Jose Mourinho usually sets up his team in a 4-3-3 formation, yet he changed to a 4-2-3-1 for the weekend’s draw against Chelsea to some success and chose to continue with it here.
Against Chelsea, Juan Mata had stuck very close to Jorginho to stop Chelsea’s build-up, with Romelu Lukaku also staying close. Chelsea got around this either by having Mateo Kovacic drop back or by having the centre-backs drive forward on the ball.
Here Mata stuck close to Miralem Pjanic and Juventus found it even easier to play around United. Blaise Matuidi and Rodrigo Bentancur dropped back on either side of Pjanic to pick up the ball off the defenders and were generally left free, with Paul Pogba and Nemanja Matic rarely wanting to follow them all the way up the pitch.
Both Pogba and Matic would follow them part of the way though, opening up large gaps between and behind them for Dybala and Cristiano Ronaldo to drop into. Chelsea had attempted the same by having Alvaro Morata drop off to receive the ball but he would need to take so many touches to control and get the ball out of his feet that United were able to recover before Chelsea could mount an attack. Dybala and Ronaldo were much quicker though, making it easier for Juventus to progress up the pitch despite having all their midfielders positioned deep.

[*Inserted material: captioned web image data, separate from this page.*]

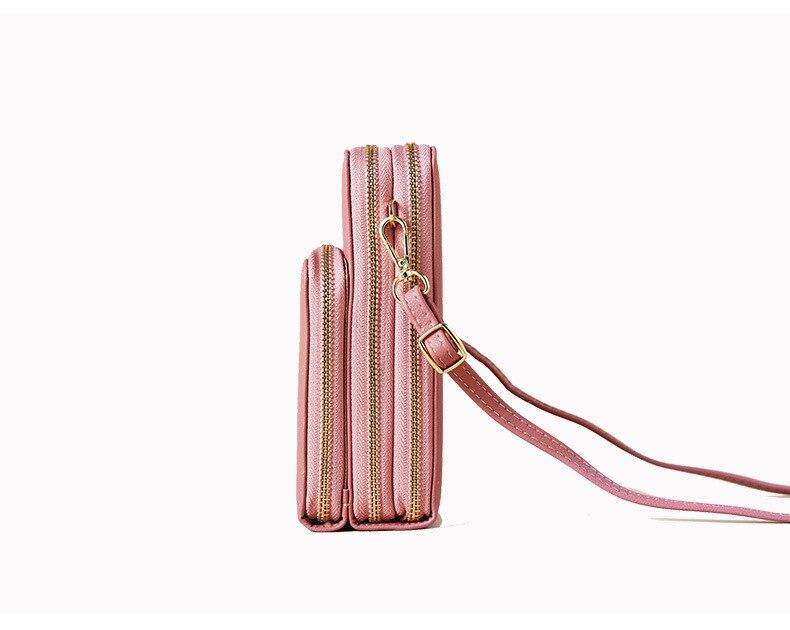 peito bolsa feminina cartão de bolso do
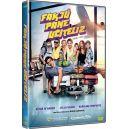 Fakjů pane učiteli 2 (DVD)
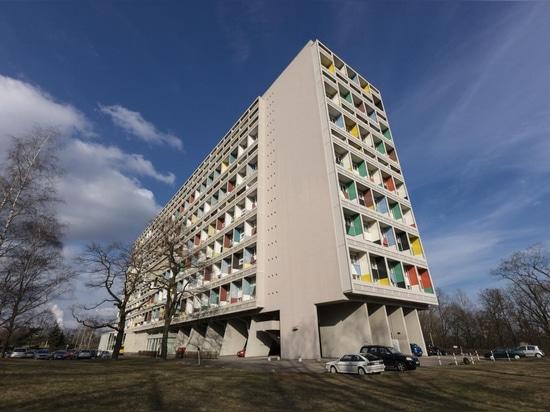 Step inside Philipp Mohr's loving restoration of a Le Corbusier apartment in Berlin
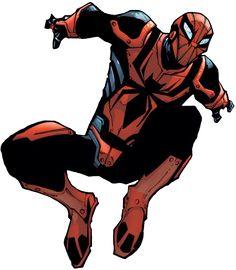 Spider-Man - Anti-Six Png by TheSuperiorXaviruiz on DeviantArt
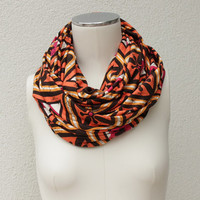 Graphic Orange Infinity Scarf - Orange Brown Circle Scarf - Jersey Orange Loop Scarf - Orange Brown Cowl - Orange Graphic Eternity Scarf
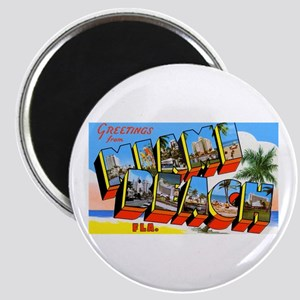 Miami Beach Florida Greetings Magnet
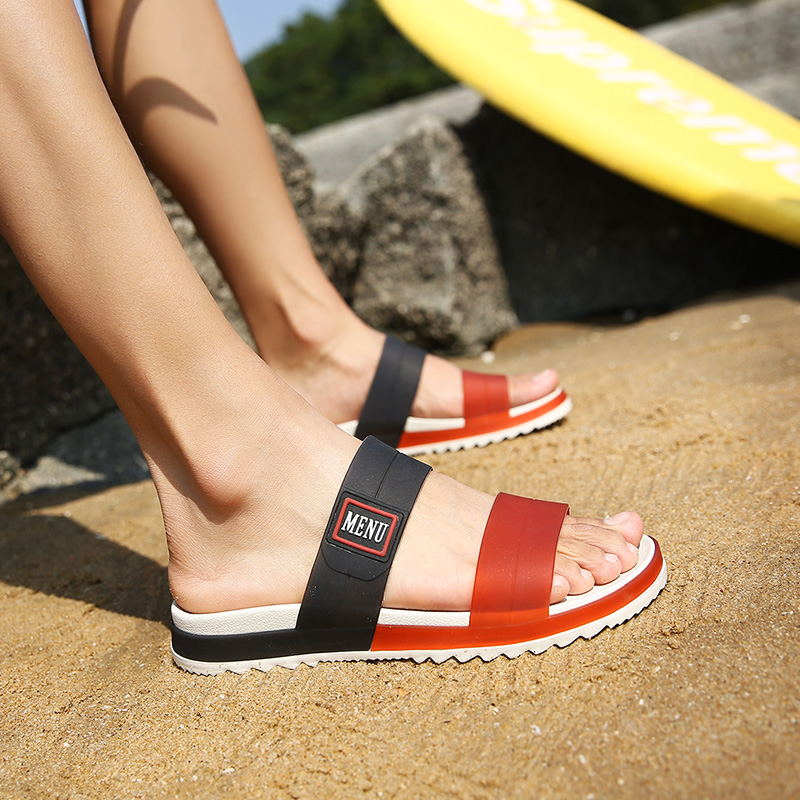 LAISUMK Summer Beach Men Slippers Casual Shoes Double Buckle Man Slip on Flip Flops Flats Camouflage Flip Flop Indoor & Outdoor 104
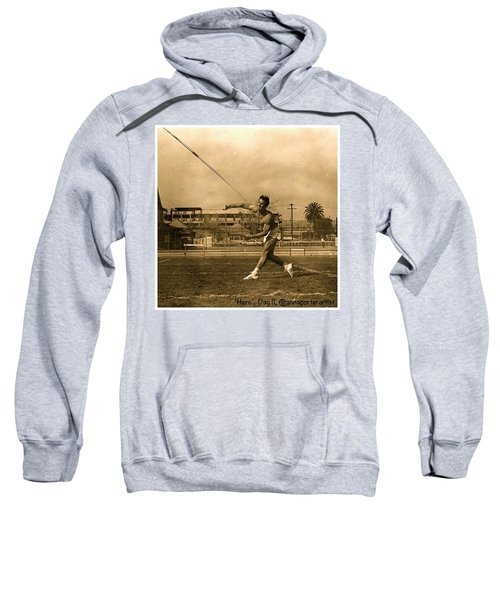 My #hero, George Porter, 1968 Sweatshirt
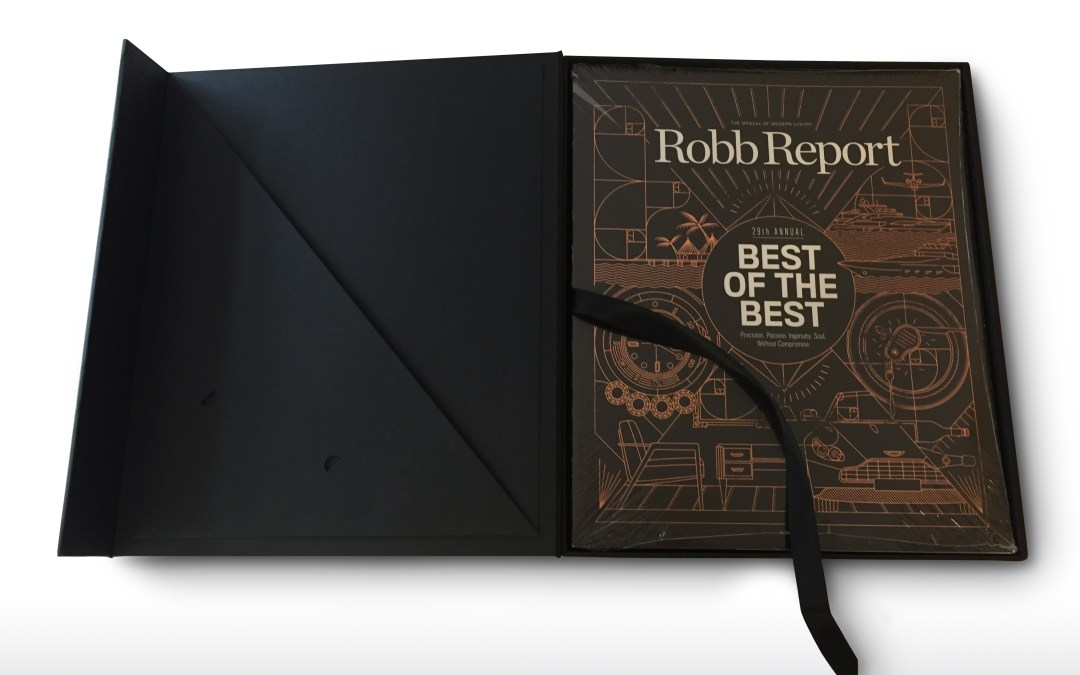 "Robb Report ""Best of the Best"" Case"
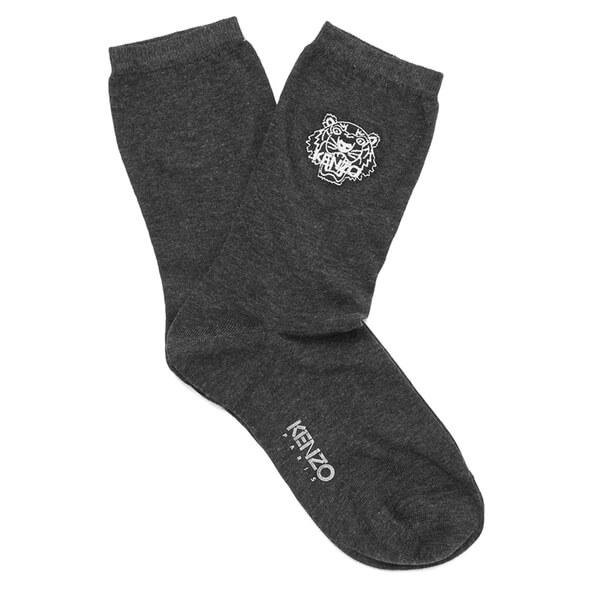 KENZO Women's Tiger Heads Socks - Grey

Morata was particularly poor on Saturday. Not only had he been ineffective dropping off, he was also very slow to get into the box when Chelsea attacked. Again and again Eden Hazard would drop deep, pulling Ashley Young up the pitch with him, leaving a gap for Kovacic or Marcos Alonso to attack. Once they received the ball here though they would often find they were the only player in the box, with Morata still hovering outside rather than supporting, making it easy for United’s defenders to come across and cover.
Juve didn’t have this problem. When Ronaldo or Dybala dropped off, Juan Cuadrado, Joao Cancelo and Alex Sandro constantly looked to burst in behind, ensuring that United’s backline couldn’t follow Dybala or Ronaldo without leaving a gap behind to be exploited. Frequently Ronaldo and Dybala would drop off just to get a United defender following them then sprint into the space they had left. This meant that Juventus had players both coming short and going long at all times, leaving United’s backline between a rock and a hard place.
As a result, Juventus dominated the game and got the only goal.